TEXTE FOURNI:
________________________________________
La construction des remparts d’Aigues-Mortes, projet envisagé dès 1266, débute enfin en 1272. Cependant, l'enceinte n'est encore qu'à moitié terminée en 1285. Un rapport du sénéchal de Beaucaire, commandé par le roi en 1289, révèle que les travaux progressent lentement, probablement en raison de contraintes financières.
Le coût élevé des travaux pèse lourdement sur le trésor royal. Aigues-Mortes, devenu un important centre d'exportation de draps teints de Montpellier, accueille également des épices, soieries et produits de luxe d'Orient. En tant que relais commercial majeur de la République de Gênes, sa richesse contribue au financement des travaux à travers une taxe portuaire, le denier, prélevée sur chaque livre de marchandises transitant par le port. L'achèvement de l'enceinte se réalise dans la dernière décennie du XIIIème siècle ou au début du XIVème, avec un entretien régulier de la place en tant que défense côtière du royaume.
La ville d'Aigues-Mortes, fondée entre 1246 et 1272, précède de 26 ans la construction des remparts. La disposition des portes est influencée par l'urbanisme préexistant, les espaces irréguliers résultant de l'expansion urbaine. L’aménagement de l’étang de Psalmodi en tant que bassin de mouillage guide les premières artères de la ville naissante vers le rivage.
À environ 3 km au nord de la ville, une tour défensive, appelée plus tard la « Tour Carbonnière », est érigée pour protéger l’unique voie d’accès terrestre. Mentionnée dans un texte de 1346 comme un élément crucial de défense, elle est gardée par une garnison équipée pour assurer la sécurité du royaume.
________________________________________
CONSIGNE:
Extrayez du texte ci-dessus sur les remparts d'Aigues-Mortes le passage qui commence aux mots « La ville d'Aigues-Mortes, fondée » et s'arrête après « sécurité du royaume. ». Recopiez-le mot pour mot.

EXTRAIT DE DONNÉES:
________________________________________
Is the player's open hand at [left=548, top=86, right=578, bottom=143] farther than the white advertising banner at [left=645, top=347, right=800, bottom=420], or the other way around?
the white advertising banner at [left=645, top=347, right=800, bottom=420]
________________________________________
RÉPONSE COMPLÈTE:
La ville d'Aigues-Mortes, fondée entre 1246 et 1272, précède de 26 ans la construction des remparts. La disposition des portes est influencée par l'urbanisme préexistant, les espaces irréguliers résultant de l'expansion urbaine. L’aménagement de l’étang de Psalmodi en tant que bassin de mouillage guide les premières artères de la ville naissante vers le rivage.
À environ 3 km au nord de la ville, une tour défensive, appelée plus tard la « Tour Carbonnière », est érigée pour protéger l’unique voie d’accès terrestre. Mentionnée dans un texte de 1346 comme un élément crucial de défense, elle est gardée par une garnison équipée pour assurer la sécurité du royaume.